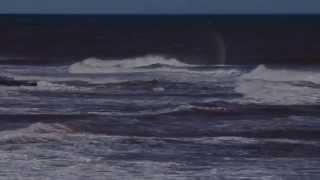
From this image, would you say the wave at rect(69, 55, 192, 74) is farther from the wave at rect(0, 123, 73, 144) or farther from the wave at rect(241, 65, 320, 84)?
the wave at rect(0, 123, 73, 144)

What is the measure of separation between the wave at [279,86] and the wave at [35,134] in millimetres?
7420

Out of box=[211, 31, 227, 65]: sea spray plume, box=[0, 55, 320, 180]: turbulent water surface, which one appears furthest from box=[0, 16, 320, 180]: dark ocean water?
box=[211, 31, 227, 65]: sea spray plume

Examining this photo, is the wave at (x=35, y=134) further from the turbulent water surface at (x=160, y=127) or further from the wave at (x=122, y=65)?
the wave at (x=122, y=65)

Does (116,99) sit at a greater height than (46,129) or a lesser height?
greater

----------

- **WHAT YOU ARE ASKED TO DO**
Reproduce the records starting at the line that contains "Examining this photo, is" and ending at the last line of the records, swapping "further" for "farther" and leaving everything else unchanged.

- **ANSWER TO THIS PROBLEM**
Examining this photo, is the wave at (x=35, y=134) farther from the turbulent water surface at (x=160, y=127) or farther from the wave at (x=122, y=65)?
the wave at (x=122, y=65)

Does (116,99) sit at a greater height than (46,129) or a lesser height?
greater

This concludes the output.